Dicha propuesta más parece destinada a la condena definitiva del trabajador a una jubilación ruinosa que a ninguna otra cosa.

Además, el sistema propuesto más parece estar destinado a proveer de mano de obra barata a los grandes contratadores y establecer una competencia descarnada entre autónomos, al abrirse la puerta a que puedan ingresar en el mercado empresas con unos costes sociales más bajos de los ya existentes en el momento actual.

Quizás se busque penalizar a los autónomos más pudientes, si es que los hay, pero los más perjudicados con la propuesta que se realiza desde la Seguridad Social, por las noticias que tenemos, son los más desfavorecidos, que seguramente se habrán visto obligados a operar en el mercado bajo una figura que ni desean ni comprenden muy bien. Al fin y al cabo, lo que a ellos les gustaría es ser trabajadores por cuenta ajena.

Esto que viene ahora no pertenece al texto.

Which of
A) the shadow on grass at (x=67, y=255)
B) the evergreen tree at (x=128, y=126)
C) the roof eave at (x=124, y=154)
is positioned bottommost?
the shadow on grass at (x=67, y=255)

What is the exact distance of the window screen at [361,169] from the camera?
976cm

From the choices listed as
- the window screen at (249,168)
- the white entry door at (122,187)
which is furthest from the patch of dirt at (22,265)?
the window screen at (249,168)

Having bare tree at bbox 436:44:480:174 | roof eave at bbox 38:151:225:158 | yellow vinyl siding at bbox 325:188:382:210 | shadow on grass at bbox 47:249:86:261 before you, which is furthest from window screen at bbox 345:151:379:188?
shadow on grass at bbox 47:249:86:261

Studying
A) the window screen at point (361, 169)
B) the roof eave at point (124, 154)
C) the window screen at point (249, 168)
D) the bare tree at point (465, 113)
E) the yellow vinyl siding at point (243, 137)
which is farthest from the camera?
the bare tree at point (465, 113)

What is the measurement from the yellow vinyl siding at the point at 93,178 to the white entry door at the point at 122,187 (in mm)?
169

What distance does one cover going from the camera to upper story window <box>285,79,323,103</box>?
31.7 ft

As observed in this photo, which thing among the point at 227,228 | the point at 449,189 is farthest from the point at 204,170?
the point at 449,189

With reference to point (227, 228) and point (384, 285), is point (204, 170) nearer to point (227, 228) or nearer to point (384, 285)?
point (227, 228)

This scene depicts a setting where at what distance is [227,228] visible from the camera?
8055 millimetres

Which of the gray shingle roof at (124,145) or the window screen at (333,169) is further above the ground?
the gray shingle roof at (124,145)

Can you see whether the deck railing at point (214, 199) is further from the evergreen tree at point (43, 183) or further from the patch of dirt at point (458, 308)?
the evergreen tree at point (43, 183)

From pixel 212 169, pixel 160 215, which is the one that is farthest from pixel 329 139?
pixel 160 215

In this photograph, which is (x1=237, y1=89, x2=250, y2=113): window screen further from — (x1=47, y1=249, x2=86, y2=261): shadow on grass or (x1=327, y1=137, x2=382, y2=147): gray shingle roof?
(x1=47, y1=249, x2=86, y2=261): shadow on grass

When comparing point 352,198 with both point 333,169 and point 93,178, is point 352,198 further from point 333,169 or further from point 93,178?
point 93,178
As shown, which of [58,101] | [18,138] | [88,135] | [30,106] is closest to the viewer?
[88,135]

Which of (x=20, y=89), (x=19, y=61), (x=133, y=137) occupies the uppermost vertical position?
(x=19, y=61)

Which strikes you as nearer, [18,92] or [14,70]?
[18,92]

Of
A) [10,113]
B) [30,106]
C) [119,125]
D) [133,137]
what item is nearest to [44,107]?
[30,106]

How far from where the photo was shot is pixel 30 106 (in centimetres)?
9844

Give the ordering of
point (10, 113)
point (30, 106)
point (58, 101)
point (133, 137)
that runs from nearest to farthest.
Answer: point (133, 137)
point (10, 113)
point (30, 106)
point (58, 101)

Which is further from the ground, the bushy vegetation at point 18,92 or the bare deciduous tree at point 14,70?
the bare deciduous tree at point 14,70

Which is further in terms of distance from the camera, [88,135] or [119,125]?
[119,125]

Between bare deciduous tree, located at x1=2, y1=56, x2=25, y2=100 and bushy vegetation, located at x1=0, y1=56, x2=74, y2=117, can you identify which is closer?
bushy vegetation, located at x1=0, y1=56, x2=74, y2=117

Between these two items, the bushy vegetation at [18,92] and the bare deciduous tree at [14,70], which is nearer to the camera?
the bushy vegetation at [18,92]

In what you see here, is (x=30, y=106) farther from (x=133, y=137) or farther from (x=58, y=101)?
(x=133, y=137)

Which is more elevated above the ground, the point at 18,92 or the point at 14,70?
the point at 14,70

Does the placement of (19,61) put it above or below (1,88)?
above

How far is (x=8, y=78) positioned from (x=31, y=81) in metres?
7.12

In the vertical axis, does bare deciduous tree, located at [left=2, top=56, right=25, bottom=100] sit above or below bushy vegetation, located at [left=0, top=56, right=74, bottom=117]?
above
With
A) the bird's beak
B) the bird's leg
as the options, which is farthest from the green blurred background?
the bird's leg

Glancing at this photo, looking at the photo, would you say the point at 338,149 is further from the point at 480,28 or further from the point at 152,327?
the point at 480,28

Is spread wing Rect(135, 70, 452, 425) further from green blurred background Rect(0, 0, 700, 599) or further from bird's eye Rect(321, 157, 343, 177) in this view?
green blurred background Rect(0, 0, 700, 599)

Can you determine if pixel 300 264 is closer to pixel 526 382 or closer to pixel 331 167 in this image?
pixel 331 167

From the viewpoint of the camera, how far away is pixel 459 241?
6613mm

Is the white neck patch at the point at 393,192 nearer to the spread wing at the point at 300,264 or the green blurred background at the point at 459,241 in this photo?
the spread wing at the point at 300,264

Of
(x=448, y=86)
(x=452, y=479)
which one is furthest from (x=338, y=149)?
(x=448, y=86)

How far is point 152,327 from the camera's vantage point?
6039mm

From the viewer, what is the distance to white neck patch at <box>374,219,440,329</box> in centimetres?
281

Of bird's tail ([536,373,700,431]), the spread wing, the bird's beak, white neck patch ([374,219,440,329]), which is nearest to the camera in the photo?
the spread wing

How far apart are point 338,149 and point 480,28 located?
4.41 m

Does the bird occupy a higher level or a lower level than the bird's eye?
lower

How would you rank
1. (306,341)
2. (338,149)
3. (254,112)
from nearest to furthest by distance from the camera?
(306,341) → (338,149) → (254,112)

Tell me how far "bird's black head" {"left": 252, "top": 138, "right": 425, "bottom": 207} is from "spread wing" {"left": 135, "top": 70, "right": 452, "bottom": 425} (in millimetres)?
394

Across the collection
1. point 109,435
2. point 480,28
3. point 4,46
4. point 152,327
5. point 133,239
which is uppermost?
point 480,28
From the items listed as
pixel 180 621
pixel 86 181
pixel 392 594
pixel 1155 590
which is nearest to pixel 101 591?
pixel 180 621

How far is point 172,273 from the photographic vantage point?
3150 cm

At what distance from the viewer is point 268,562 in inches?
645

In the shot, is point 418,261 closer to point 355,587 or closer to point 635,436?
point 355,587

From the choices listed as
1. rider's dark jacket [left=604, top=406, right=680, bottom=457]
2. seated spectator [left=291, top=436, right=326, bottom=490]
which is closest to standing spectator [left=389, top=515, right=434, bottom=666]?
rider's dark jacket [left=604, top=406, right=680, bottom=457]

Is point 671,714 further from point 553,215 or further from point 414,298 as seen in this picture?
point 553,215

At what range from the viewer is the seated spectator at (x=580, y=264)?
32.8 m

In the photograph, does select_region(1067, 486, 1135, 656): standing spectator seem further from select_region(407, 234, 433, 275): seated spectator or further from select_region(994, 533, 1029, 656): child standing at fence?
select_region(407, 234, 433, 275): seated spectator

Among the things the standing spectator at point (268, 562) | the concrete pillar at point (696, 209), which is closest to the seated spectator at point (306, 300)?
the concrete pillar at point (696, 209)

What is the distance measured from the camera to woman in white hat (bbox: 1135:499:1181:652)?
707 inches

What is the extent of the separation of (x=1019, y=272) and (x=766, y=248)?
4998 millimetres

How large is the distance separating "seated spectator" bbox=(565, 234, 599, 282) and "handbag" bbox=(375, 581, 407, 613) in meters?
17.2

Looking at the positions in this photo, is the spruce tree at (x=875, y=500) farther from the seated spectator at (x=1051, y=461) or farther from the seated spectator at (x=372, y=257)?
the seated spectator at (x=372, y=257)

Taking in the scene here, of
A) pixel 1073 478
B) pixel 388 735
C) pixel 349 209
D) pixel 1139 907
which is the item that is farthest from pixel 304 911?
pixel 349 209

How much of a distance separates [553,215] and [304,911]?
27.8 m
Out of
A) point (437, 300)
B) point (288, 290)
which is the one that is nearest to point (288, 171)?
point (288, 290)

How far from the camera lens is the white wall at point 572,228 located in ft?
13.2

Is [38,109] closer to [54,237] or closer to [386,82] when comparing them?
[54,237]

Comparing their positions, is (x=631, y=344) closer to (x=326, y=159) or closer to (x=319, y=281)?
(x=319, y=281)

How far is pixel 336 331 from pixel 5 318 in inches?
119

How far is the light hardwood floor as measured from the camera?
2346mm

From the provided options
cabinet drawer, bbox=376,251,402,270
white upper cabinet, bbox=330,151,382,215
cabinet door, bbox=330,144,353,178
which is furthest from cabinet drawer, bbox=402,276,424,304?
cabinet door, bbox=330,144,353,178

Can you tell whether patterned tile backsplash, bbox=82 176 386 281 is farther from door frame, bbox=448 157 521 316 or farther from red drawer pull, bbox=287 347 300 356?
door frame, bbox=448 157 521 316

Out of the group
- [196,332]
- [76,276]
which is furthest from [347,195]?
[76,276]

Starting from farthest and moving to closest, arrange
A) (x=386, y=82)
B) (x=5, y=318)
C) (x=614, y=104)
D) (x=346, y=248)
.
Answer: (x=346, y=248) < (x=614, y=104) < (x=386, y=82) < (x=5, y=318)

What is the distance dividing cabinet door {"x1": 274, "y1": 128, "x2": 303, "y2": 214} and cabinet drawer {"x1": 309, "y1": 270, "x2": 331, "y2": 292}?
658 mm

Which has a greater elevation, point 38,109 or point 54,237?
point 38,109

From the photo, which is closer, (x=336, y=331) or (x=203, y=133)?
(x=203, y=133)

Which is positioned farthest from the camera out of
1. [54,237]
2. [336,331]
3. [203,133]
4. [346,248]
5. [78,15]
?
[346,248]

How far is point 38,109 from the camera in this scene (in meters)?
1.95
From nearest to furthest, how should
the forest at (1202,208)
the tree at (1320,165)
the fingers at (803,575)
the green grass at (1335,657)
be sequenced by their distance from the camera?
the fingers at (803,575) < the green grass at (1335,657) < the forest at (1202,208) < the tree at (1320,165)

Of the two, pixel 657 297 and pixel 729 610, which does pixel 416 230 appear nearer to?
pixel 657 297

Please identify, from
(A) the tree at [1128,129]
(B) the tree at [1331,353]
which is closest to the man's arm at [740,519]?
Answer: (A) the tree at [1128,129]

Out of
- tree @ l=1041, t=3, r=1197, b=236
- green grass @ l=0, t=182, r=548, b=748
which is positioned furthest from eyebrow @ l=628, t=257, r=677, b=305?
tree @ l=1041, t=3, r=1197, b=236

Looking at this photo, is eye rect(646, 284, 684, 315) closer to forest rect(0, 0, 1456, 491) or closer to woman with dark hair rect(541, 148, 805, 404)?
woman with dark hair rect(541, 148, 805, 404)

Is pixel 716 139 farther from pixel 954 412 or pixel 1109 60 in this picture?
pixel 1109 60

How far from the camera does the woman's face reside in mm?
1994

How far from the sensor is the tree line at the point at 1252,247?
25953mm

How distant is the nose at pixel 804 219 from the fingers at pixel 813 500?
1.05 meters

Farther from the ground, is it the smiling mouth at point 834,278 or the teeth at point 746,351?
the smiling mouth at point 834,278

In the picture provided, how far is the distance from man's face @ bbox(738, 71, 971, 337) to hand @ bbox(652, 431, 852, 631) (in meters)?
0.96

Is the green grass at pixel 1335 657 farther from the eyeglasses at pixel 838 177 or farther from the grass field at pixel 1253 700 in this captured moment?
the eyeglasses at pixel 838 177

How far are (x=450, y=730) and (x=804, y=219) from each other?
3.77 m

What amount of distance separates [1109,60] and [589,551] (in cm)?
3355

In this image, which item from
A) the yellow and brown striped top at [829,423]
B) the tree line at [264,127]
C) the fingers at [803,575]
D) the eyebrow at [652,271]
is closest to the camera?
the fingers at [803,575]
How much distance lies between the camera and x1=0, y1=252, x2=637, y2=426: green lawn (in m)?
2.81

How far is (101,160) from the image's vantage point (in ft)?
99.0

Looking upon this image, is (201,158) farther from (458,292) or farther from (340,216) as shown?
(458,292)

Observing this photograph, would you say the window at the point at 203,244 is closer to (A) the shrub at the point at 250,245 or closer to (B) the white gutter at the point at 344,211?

En el sector del transporte, en donde las cooperativas de trabajo campan a sus anchas, es un buen ejemplo de todo ello, ya que no están contribuyendo a la consecución de un sector más justo, ni tan siquiera para ellos mismos. Al final, en muchos casos, sirven para pasar a coste variable un coste fijo a costa de una vana ilusión de autogestión y libertad.

Pedimos al Ministerio sensatez y que, en cualquier caso, se siga permitiendo la voluntariedad en la elección de las bases de cotización. Un colectivo, de por sí reacio al sistema actual de cotizaciones, dado que desconoce cuáles son las contraprestaciones que va a recibir por las mismas, no puede ser condenado a más precariedad, sobre todo en la fase final de su vida, en la que nada va a poder hacer ya.

Los autónomos no nos regimos por las mismas normas que un trabajador por cuenta ajena, al que le es muy fácil determinar su base de cotización dado que viene dada por los convenios colectivos o el propio salario mínimo.

Pedimos al Ministerio sensatez y que, en cualquier caso, se siga permitiendo la voluntariedad en la elección de las bases de cotización.

¿Se viene a insinuar por parte de la seguridad social que se van a permitir y fomentar situaciones en las que un trabajador, llamado autónomo, ni tan siquiera es capaz de alcanzar este salario mínimo?

¿Saben acaso lo que puede distorsionar la competencia estas situaciones y el peligro cierto de que se fomente, desde la economía “imaginativa”, estas situaciones? ¿Se va a fomentar desde la propia Seguridad Social la precarización del trabajador autónomo y su familia en las fases de su vida en las que no pueda valerse por sí mismo?